-- START OF DATA SHOWN --

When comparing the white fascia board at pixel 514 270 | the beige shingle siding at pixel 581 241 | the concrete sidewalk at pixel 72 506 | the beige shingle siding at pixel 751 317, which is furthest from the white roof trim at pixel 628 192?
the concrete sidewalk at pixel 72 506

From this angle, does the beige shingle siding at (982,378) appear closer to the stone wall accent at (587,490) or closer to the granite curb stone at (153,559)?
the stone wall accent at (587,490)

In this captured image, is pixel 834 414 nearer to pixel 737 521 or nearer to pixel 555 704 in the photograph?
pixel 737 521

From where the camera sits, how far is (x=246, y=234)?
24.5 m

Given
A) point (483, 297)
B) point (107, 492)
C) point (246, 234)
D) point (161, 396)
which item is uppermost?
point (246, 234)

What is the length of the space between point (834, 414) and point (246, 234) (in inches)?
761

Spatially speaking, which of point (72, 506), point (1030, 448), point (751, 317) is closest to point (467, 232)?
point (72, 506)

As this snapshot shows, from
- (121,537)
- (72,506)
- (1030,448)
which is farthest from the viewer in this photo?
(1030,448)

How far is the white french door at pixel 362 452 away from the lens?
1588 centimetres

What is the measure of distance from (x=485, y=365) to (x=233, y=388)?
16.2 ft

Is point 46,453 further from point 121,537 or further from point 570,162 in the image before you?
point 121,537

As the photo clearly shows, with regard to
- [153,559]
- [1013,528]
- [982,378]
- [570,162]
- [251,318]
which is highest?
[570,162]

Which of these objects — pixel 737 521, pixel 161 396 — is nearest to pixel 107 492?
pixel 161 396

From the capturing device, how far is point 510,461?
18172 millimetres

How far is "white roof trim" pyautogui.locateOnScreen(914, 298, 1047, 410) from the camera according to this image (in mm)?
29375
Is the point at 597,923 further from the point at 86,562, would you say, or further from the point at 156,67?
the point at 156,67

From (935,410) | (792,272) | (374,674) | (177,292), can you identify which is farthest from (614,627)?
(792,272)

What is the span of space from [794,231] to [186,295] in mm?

-- END OF DATA SHOWN --

- TASK INSTRUCTIONS -
Output the entries exactly.

- SOLUTION TO THE EXERCISE -
When comparing the white fascia board at pixel 514 270 | the beige shingle siding at pixel 581 241 | the concrete sidewalk at pixel 72 506 | the beige shingle siding at pixel 751 317, which is furthest from the white roof trim at pixel 628 192?
the concrete sidewalk at pixel 72 506

From this angle, does the beige shingle siding at (982,378) appear closer to the stone wall accent at (587,490) or closer to the granite curb stone at (153,559)?
the stone wall accent at (587,490)

In this captured image, is pixel 834 414 nearer to pixel 737 521 or nearer to pixel 555 704 in the photograph?
pixel 737 521

From where the camera sits, how far is (x=246, y=234)?
24.5 m

Given
A) point (483, 297)
B) point (107, 492)
C) point (246, 234)
D) point (161, 396)
which item is uppermost?
point (246, 234)

What is the length of the space between point (834, 414) and point (246, 234) (in inches)?
761

Spatially speaking, which of point (72, 506), point (1030, 448), point (751, 317) is closest to point (467, 232)?
point (72, 506)

As this snapshot shows, from
- (121,537)
- (72,506)
- (1030,448)
which is farthest from the viewer in this photo?
(1030,448)

How far is the white french door at pixel 362 452 away from the lens?
1588 centimetres

What is the measure of distance from (x=485, y=365) to (x=233, y=388)?
16.2 ft

Is point 46,453 further from point 121,537 or further from point 570,162 in the image before you?
point 121,537

As the photo clearly shows, with regard to
- [153,559]
- [1013,528]
- [982,378]
- [570,162]
- [251,318]
which is highest?
[570,162]

Which of these objects — pixel 737 521, pixel 161 396 — is nearest to pixel 107 492?
pixel 161 396

From the capturing device, how far is point 510,461?
18172 millimetres

How far is "white roof trim" pyautogui.locateOnScreen(914, 298, 1047, 410) from the camera according to this image (in mm)?
29375
Is the point at 597,923 further from the point at 86,562, would you say, or further from the point at 156,67?
the point at 156,67

From (935,410) | (792,272) | (374,674) | (177,292), can you identify which is farthest from (614,627)?
(792,272)

What is the span of space from [794,231] to [186,295] in mm?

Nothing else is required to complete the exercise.